< Beautiful Soup 4 Beta 6, Beautiful Soup 3.2.1
Constellation Games Author Commentary #13: "Your Day Job" >

[Comments] (2) Where's That Golden Age?: A couple weeks ago Samuel Arbesman posted an entry to Wired's science blog called "How to search for the golden age of television", an entry that's been driving me crazy since I read it. Not because I disagree with his analysis of the IMDB dataset, but because I don't like his starting point. Arbesman uses "each television show’s running time, in number of episodes, as a very rough proxy for quality". It's true that there's probably a positive correlation, but that metric has a couple problems. First, it severely discounts the present. A show on the air today may have several seasons to run, but we don't know that yet, so it'll look worse than an old show of equivalent quality. Second, the IMDB dataset features a much more direct proxy for quality: user ratings.

I don't think ratings are a great proxy for quality--a look at the highest-rated TV shows will put a stop to that nonsense. And the run length of a show is at least an objective fact. But I think our collective opinion of a TV show today is a better proxy of quality than how long the network was originally willing to keep it going. And if you use ratings, I think you can get closer to answering the question "what would a golden age of television look like?"

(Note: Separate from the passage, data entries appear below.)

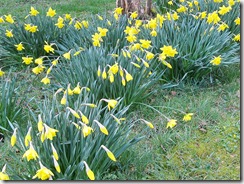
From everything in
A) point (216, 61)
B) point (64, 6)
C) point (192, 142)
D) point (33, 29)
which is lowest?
point (192, 142)

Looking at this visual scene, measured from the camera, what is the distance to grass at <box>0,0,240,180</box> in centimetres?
A: 253

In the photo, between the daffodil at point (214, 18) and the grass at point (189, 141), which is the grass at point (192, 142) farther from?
the daffodil at point (214, 18)

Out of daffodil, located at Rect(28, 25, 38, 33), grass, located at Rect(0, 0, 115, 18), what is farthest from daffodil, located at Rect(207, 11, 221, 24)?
grass, located at Rect(0, 0, 115, 18)

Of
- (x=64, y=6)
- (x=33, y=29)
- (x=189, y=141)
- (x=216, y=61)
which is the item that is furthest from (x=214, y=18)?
(x=64, y=6)

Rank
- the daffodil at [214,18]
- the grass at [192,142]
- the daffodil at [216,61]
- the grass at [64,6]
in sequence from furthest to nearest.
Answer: the grass at [64,6]
the daffodil at [214,18]
the daffodil at [216,61]
the grass at [192,142]

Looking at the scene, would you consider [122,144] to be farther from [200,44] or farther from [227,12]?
[227,12]

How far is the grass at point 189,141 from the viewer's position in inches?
99.7

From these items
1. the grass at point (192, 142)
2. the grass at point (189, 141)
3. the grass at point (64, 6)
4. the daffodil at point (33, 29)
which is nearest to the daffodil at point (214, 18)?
the grass at point (189, 141)

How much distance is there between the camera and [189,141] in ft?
9.38

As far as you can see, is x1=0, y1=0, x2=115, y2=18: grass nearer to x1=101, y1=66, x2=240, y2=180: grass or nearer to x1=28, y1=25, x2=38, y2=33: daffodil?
x1=28, y1=25, x2=38, y2=33: daffodil

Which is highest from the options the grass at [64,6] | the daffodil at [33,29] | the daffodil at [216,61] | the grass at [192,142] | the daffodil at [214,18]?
Result: the daffodil at [214,18]

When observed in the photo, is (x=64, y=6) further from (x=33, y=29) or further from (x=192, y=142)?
(x=192, y=142)

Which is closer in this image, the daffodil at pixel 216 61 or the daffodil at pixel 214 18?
the daffodil at pixel 216 61

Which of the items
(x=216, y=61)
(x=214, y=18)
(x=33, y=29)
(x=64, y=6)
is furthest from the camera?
(x=64, y=6)
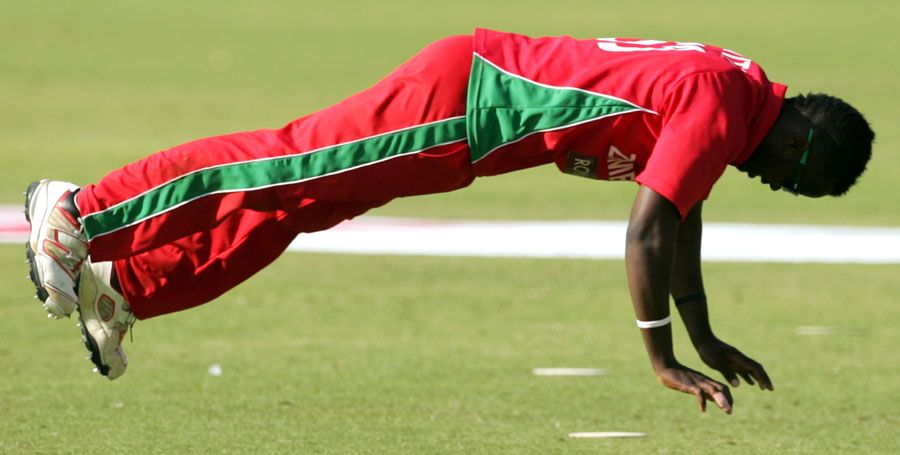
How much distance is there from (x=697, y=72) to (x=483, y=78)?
2.44 feet

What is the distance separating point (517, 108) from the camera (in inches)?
214

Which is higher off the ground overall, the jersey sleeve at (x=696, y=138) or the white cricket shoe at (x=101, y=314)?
the jersey sleeve at (x=696, y=138)

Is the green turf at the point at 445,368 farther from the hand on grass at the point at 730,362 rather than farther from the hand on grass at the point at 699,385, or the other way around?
the hand on grass at the point at 699,385

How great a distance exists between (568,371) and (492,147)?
2.35 metres

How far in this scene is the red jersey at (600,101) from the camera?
5.27 meters

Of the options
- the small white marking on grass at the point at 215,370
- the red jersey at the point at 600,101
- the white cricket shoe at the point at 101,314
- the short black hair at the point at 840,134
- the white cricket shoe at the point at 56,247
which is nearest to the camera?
the red jersey at the point at 600,101

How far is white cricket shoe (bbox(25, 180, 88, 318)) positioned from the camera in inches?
224

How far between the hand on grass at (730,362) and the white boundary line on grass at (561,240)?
17.8ft

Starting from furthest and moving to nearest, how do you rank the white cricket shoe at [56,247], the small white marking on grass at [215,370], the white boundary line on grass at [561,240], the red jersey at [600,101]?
the white boundary line on grass at [561,240] → the small white marking on grass at [215,370] → the white cricket shoe at [56,247] → the red jersey at [600,101]

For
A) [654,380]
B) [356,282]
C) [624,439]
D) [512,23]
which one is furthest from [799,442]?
[512,23]

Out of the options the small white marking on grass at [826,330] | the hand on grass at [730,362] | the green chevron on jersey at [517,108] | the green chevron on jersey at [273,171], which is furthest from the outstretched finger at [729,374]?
the small white marking on grass at [826,330]

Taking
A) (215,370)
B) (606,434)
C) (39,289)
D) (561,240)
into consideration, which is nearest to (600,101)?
(606,434)

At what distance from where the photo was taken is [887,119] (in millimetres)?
20172

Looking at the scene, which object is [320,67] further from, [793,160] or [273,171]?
[793,160]
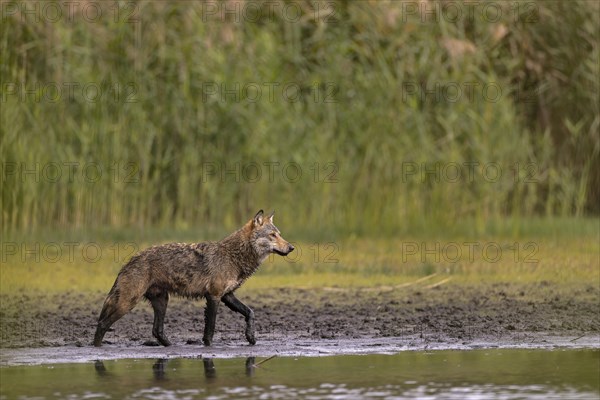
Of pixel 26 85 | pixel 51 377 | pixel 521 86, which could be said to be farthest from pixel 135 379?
pixel 521 86

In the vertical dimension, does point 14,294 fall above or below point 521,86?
below

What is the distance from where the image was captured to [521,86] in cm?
1956

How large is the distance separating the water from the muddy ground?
959 mm

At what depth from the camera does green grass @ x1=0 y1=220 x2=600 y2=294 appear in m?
14.6

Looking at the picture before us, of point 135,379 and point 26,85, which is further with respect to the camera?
point 26,85

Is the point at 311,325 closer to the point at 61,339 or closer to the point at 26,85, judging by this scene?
the point at 61,339

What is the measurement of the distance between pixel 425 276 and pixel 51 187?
4.69 m

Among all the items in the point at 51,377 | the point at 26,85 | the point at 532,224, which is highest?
the point at 26,85

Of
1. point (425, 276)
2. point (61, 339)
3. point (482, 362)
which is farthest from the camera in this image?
point (425, 276)
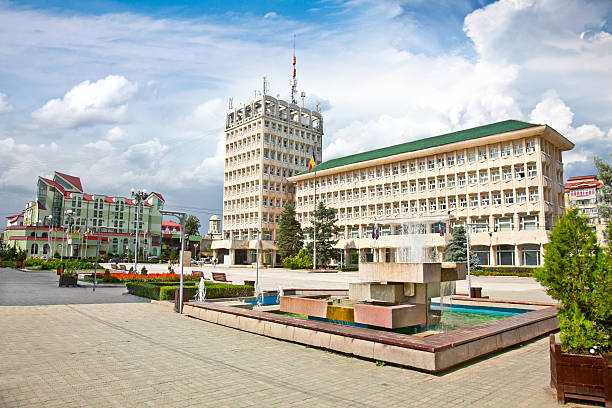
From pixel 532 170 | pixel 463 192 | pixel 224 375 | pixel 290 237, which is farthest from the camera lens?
pixel 290 237

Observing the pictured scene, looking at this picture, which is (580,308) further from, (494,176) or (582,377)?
(494,176)

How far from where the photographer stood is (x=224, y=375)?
Result: 643cm

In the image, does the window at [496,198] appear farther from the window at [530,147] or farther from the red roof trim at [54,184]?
the red roof trim at [54,184]

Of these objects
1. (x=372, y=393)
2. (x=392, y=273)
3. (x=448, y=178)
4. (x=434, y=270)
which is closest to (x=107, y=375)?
(x=372, y=393)

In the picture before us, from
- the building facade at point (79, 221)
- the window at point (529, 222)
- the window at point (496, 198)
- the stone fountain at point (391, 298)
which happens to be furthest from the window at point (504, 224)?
the building facade at point (79, 221)

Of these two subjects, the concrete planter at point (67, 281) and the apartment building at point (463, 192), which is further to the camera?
the apartment building at point (463, 192)

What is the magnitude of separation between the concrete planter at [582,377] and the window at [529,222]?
44.1m

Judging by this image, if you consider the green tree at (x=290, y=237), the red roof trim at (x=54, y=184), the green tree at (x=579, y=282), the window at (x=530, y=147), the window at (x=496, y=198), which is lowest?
the green tree at (x=579, y=282)

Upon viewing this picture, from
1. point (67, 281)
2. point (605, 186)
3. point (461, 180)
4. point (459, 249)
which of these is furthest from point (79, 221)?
point (605, 186)

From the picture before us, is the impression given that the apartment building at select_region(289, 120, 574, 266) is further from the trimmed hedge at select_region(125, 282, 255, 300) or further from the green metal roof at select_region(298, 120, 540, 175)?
the trimmed hedge at select_region(125, 282, 255, 300)

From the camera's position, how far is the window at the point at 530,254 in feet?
142

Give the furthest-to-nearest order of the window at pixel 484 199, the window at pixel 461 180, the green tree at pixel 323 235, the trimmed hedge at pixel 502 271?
the green tree at pixel 323 235 → the window at pixel 461 180 → the window at pixel 484 199 → the trimmed hedge at pixel 502 271

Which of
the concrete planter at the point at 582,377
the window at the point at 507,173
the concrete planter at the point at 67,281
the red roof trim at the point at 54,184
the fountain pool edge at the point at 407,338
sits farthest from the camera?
the red roof trim at the point at 54,184

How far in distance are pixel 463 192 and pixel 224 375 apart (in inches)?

My guess is, Arbesman didn't use ratings because it's kind of annoying to get that information out of the IMDB dataset. But I'd already done a lot of work on the dataset for The MST3K-IMDB Effect, so in this post I crunch the numbers my way and see what falls out.

If you're expecting controversy, I can't provide. My findings don't contradict Arbesman's, they just provide a different way of looking at the data.

Step 1: Get the data

(If you're impatient, you can skip to the graphs.)

It all starts with IMDB's plain-text data dumps. I downloaded release-dates.list.gz and ratings.list.gz from the FTP site. I also downloaded distributors.list.gz, but it turned out that data wasn't useful.

Step 2: Identify shows, episodes, and air dates

release-dates.list lists all movies, TV shows, and episodes of TV shows. TV shows are in quotes, and episode names are in curly brackets.

Point Break (1991)					USA:12 July 1991
"Star Trek: Voyager" (1995)				USA:16 January 1995
"Star Trek: Voyager" (1995) {Caretaker (#1.1)}		USA:16 January 1995

Unfortunately, web series look just like TV shows, which is going to mess with the data for recent years:

"The Angry Video Game Nerd" (2006) {A Nightmare on Elm Street (#1.13)}	USA:31 October 2006

I tried some tricks to get rid of web series, like only considering shows with a listed television distributor (distributors.list), but there are tons of dinky cable reality shows that have exactly the same data characteristics as web series. So I'm leaving them in. Just know that when I say "TV shows", I'm talking about TV shows + web series.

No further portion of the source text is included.